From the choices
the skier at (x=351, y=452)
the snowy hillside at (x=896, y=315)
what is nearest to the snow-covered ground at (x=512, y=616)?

::::

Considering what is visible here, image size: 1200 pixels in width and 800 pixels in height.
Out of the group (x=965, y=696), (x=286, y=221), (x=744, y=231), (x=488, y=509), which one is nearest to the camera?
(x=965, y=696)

::::

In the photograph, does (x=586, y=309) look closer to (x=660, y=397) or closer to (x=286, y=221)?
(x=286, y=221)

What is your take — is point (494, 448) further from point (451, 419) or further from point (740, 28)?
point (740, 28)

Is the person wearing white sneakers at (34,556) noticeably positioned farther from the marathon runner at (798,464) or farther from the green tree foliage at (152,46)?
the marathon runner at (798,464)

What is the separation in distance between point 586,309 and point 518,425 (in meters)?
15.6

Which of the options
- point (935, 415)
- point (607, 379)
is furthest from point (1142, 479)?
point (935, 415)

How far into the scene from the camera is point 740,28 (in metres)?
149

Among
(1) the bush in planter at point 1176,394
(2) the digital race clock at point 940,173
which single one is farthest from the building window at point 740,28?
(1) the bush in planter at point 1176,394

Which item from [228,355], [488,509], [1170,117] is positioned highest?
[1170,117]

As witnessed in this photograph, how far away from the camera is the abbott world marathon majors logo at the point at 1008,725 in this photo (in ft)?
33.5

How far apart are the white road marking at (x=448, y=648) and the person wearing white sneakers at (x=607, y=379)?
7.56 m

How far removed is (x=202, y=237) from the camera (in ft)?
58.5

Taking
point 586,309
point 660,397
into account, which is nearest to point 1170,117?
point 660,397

::::

### GIVEN PROBLEM:
Copy out every line in the records above that contains the word "sneakers".

### WRITTEN REPLY:
Is the person wearing white sneakers at (34,556) noticeably positioned farther from the marathon runner at (798,464) or farther from the green tree foliage at (152,46)?
How far apart are the white road marking at (x=448, y=648) and the person wearing white sneakers at (x=607, y=379)?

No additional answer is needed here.